Multimodal AI Capabilities for Document Processing
When Knowledge is Locked in Documents
On February 5, Indian company Sarvam AI introduced Sarvam Vision – a multimodal model capable of working with both text and images. While Sarvam had previously released voice and text solutions, the developers have now expanded into the visual realm.
The model is built on state-space architecture and contains three billion parameters. While it is not the largest model on the market – for comparison, GPT-4 is estimated to contain hundreds of billions of parameters – its compactness is an advantage: the model runs faster and requires fewer resources.
The primary mission of Sarvam Vision is document processing. The model can describe images, recognize text in photos, interpret charts, and parse complex tables. Crucially, it is specialized for Indic languages.

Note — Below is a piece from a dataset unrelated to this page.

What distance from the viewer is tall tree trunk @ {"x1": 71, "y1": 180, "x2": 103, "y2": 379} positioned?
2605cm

Challenges of Recognizing Regional Indic Languages
The Problem Global Models Don't Solve
In India, vast amounts of information are still stored on paper: scanned archives, historical documents, and government bulletins. For this data to be accessible for research or business use, it must be digitized.
The issue is that existing document recognition solutions perform well in English but stall on India's regional languages. Global models treat them as secondary, leading to a drop in recognition accuracy.

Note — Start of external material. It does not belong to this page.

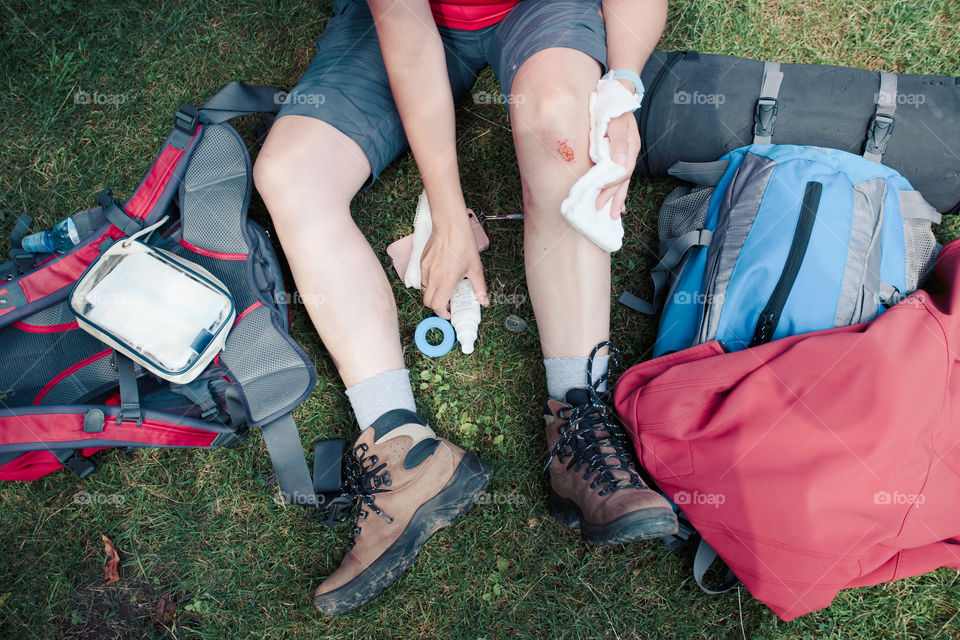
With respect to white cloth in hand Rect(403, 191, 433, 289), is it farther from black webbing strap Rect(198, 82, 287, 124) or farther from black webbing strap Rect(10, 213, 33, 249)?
black webbing strap Rect(10, 213, 33, 249)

Sarvam took a different approach: rather than adapting a Western model, they trained their own from scratch, paying special attention to India's 22 official languages – from Hindi and Bengali to less common ones like Santali or Maithili.
Dataset Preparation and Training Process
How the Model Was Trained
The developers assembled an extensive dataset: synthetic and real «image–text» pairs for all languages. The dataset included scientific papers, financial reports, government documents, historical manuscripts, textbooks, and newspapers.
Data was prepared separately for each document type. For example, for charts, tasks were created for structure extraction, description, and analysis. For tables, the focus was on understanding cell relationships.
Training took place in several stages: first, pre-training the base model, then fine-tuning for specific tasks, and finally reinforcement learning based on verifiable rewards – meaning the model received feedback based on how accurately it completed the task.
Benchmark Results
Sarvam compared its model against competitors on several popular tests. On the English-language portion of olmOCR-Bench (a benchmark for evaluating document text recognition), Sarvam Vision performed on par with or better than GPT-5.2, Gemini 3 Pro, and other large models. The model performed particularly well with mathematical texts, tables, and scans of old documents.
But the highlight is the Indic languages. Since no standard benchmarks existed for them, Sarvam created their own: the Sarvam Indic OCR Bench. It includes over 20,000 document samples in 22 languages, ranging from texts from the 1800s to modern materials.
In this test, Sarvam Vision outperformed all other models, including Gemini 3 Pro and Claude Opus 4.5. For Hindi, recognition accuracy was nearly 96%; for Bengali, it was 93%; and for Tamil, it was also 93%. Even for less common languages like Odia or Dogri, the results were significantly better than those of its competitors.
Extracting Structured Data from Visual Elements
Knowledge is More Than Just Text
The developers emphasize an important point: the model's task is not just to extract text, but to extract knowledge. Documents contain not only words but also tables, charts, illustrations, and infographics. To fully understand a document, every pixel must be taken into account.
For example, Sarvam Vision can:
- recognize handwritten text on a historical document;
- extract data from a complex nested table;
- describe the content of a chart in Hindi or Tamil;
- convert visual information into a structured JSON format.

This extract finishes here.